So why not enable streaming over wireless from PC to Sonos? The whole point of Sonos speakers for many of us is that they are wireless. We have WiFi in our homes for the same reason, so why not enable that?

While I am fairly happy with my Sonos speakers, I cannot recommend them to others for this reason. Yes, I can use Stream What You Hear, but why should I have to use a third-party solution (that is also far from trivial to set up)?

I can stream from Android to Sonos over the wifi connection, just asking to be able to do the same from a PC. I would have to spend more to get a Roam. Yes, there are numerous formats available, but most of us use only a small number of them, so even if it was only possible for the formats supported already that would be useful. 
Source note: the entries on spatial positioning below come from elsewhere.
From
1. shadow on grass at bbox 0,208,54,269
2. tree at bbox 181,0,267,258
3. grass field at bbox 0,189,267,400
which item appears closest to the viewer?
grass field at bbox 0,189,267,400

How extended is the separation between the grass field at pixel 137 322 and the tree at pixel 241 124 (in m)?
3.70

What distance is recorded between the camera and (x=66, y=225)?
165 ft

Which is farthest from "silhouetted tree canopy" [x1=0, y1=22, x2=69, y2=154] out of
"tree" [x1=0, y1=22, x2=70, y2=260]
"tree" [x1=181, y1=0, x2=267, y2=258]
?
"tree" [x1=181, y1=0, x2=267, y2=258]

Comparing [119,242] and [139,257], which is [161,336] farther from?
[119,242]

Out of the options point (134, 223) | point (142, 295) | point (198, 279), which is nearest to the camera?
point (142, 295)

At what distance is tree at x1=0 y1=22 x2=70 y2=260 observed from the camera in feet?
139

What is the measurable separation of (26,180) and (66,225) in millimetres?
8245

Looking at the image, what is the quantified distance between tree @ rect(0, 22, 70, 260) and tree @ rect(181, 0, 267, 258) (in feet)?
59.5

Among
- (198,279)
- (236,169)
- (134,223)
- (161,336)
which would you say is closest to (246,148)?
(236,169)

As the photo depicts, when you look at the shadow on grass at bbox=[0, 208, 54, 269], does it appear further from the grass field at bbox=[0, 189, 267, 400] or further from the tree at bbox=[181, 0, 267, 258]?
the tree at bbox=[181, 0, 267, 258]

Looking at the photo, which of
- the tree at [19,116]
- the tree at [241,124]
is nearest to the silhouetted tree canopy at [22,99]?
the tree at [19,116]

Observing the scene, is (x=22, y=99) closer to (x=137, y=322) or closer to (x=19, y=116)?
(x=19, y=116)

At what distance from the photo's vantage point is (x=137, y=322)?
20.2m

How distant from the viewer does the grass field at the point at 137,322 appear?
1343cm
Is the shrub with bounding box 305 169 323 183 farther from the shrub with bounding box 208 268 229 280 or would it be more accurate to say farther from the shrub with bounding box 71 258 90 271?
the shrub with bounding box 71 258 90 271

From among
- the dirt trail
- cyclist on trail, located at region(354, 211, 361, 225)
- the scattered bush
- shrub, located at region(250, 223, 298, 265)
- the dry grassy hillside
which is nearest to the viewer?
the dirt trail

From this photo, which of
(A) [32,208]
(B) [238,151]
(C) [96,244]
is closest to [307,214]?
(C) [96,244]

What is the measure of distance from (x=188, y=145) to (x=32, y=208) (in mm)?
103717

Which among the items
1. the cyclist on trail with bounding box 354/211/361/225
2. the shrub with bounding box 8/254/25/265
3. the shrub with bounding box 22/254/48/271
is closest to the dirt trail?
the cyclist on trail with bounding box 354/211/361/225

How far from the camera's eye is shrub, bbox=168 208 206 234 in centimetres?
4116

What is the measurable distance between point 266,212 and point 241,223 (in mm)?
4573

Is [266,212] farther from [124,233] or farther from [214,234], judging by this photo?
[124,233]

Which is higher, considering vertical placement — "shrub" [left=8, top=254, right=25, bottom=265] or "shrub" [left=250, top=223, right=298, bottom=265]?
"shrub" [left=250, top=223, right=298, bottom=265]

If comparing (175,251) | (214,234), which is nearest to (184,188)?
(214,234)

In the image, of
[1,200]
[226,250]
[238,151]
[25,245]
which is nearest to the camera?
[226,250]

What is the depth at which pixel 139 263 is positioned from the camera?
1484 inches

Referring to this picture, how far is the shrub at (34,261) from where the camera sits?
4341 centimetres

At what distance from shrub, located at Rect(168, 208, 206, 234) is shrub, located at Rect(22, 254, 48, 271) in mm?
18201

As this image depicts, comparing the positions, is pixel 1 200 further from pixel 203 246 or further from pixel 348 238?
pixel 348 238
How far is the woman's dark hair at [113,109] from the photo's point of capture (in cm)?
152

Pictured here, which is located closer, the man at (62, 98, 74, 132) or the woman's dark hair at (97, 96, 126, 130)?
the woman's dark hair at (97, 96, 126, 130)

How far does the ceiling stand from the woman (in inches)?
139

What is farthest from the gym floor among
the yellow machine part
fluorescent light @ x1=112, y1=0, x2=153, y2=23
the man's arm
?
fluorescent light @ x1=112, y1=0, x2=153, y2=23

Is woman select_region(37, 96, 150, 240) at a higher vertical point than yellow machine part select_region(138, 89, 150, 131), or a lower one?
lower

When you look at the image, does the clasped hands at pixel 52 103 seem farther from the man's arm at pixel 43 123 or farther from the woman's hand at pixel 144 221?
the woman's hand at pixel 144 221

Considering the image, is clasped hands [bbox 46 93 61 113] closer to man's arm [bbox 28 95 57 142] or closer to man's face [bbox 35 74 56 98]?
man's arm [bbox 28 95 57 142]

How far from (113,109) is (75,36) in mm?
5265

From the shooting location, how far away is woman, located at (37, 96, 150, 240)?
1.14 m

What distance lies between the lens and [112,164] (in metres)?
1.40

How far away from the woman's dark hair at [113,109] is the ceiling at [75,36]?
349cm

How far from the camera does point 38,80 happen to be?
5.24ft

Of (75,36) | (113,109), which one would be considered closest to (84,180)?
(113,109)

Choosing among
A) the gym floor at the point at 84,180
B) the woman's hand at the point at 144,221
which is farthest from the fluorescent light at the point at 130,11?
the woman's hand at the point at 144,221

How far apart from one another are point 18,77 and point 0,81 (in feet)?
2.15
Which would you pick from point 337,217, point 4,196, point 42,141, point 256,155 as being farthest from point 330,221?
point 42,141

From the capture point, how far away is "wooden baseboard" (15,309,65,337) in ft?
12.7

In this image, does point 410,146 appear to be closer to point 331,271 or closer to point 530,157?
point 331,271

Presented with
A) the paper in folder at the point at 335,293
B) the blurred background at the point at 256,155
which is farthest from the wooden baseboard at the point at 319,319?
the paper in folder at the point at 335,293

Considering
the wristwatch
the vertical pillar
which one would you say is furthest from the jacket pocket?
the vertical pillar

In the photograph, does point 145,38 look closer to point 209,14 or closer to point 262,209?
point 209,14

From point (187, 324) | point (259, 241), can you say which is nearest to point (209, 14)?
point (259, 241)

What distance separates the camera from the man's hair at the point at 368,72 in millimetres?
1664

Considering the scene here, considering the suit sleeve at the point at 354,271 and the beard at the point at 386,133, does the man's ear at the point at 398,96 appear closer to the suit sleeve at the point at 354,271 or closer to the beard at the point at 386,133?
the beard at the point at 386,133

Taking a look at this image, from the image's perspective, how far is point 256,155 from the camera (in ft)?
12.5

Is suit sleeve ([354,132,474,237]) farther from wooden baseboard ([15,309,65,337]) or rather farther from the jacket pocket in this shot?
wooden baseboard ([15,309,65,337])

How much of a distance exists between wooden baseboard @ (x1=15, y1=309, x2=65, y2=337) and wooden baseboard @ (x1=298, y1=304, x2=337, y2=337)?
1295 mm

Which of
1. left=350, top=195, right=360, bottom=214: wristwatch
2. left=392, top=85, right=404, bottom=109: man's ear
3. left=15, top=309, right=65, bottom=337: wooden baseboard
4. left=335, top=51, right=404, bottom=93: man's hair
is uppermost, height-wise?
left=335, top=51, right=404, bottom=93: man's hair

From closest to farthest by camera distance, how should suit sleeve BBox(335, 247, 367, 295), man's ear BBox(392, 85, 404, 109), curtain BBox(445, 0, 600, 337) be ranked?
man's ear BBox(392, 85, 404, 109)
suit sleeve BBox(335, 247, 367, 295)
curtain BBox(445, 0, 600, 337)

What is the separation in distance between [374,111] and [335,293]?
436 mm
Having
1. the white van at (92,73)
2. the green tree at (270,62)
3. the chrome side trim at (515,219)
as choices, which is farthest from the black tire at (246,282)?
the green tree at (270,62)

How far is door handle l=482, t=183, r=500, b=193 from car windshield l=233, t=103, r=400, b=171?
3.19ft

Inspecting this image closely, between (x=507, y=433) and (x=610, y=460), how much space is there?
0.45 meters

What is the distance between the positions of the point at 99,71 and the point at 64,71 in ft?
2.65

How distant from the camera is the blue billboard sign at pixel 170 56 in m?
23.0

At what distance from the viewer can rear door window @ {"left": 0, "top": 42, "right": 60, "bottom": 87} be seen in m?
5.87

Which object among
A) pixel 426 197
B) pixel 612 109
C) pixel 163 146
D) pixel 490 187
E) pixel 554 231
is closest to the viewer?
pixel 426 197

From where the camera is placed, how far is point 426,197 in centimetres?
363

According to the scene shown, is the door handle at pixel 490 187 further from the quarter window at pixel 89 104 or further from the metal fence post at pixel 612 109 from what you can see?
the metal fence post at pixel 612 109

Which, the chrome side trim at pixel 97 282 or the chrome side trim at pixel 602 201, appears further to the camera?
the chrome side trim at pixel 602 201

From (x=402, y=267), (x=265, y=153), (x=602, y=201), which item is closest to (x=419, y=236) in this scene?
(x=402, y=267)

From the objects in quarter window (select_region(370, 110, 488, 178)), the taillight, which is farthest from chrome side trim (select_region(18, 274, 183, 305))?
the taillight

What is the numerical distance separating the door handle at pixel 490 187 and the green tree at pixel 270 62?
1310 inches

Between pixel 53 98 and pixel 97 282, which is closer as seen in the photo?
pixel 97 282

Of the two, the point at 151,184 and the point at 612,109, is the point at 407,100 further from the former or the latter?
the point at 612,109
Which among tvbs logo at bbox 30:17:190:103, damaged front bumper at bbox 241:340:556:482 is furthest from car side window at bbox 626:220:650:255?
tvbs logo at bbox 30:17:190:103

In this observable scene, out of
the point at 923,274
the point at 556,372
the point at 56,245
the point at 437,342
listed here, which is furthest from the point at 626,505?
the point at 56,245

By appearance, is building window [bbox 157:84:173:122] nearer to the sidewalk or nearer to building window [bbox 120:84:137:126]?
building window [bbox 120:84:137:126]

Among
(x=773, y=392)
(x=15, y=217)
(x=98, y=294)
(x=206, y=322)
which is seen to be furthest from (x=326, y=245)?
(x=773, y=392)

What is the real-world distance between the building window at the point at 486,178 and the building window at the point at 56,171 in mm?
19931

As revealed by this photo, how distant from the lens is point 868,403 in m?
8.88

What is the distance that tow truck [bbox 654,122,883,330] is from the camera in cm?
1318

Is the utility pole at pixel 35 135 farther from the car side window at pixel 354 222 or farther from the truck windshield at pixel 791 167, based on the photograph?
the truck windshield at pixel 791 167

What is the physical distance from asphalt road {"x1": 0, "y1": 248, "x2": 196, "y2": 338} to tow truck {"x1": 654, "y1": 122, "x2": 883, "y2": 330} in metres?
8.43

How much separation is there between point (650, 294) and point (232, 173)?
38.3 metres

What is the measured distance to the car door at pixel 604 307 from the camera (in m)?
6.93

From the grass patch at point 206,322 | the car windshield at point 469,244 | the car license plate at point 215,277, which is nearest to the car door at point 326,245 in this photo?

Thanks for the content here James. 

This article appears to be as good a place as any to say this appears to be the end of my interest and investment into the Sonos ecosystem. I love my One / One SL combo and was excited by the idea of expanding it and having Sonos products in every room of the house. Open the wallet, no problem. Just show me the product that has a setting where you can use it as a regular speaker. Without knowing it was an issue I thought a pair of fives would do the trick. Or maybe I would play their ‘game’ and pony up for an amp or port or some little bypass switch built specifically for the ‘pros’ that would have the pricing to match tucked somewhere in a corner of the website. Surely this would exist! Sigh. 

Sonos started in 2002, that’s 20 years to regard this as a product gap worthy of attention. Clearly it’s not. DJs, PC gamers, content creators, Sonos is not for us. That’s pretty sad.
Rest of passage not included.